Render the records below as a two-column CSV with the headers input and output, starting at the line that contains "What is the separation" and running through the end of the records. Put each request's text and its answer in their own quoted fields, replace any line breaks with spaces, and leave the pictures out.

▼▼▼

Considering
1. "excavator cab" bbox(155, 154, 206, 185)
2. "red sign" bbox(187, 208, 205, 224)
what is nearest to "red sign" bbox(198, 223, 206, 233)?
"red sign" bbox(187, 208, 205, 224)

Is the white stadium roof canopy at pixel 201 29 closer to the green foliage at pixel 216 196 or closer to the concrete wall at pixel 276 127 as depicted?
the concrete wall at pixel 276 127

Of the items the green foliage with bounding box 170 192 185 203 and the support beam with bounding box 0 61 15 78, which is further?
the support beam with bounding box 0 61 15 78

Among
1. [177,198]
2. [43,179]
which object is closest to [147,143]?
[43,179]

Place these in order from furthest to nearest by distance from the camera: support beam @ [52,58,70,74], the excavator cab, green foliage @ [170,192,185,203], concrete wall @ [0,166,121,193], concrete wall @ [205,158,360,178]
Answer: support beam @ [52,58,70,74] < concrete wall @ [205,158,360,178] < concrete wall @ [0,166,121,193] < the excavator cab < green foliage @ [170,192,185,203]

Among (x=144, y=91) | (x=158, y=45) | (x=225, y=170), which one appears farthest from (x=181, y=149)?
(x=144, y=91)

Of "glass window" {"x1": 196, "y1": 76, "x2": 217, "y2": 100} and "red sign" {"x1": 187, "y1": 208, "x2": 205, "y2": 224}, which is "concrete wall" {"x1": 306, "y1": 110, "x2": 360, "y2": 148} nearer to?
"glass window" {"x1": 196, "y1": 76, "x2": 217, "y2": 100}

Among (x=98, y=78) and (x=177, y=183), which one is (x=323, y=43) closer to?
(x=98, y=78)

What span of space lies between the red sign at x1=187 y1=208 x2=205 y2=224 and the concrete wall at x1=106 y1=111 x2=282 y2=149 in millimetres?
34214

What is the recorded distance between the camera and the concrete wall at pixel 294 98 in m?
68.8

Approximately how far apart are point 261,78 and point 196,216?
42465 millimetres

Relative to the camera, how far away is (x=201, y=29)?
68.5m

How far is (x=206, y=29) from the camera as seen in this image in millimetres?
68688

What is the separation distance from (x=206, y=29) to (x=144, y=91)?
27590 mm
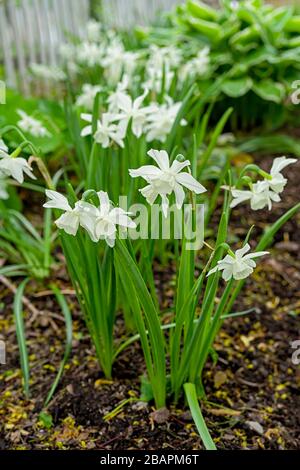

▲▲▲

TASK OUTPUT:
input,output
"What is the separation distance from (x=206, y=29) to (x=144, y=91)?","27590 mm"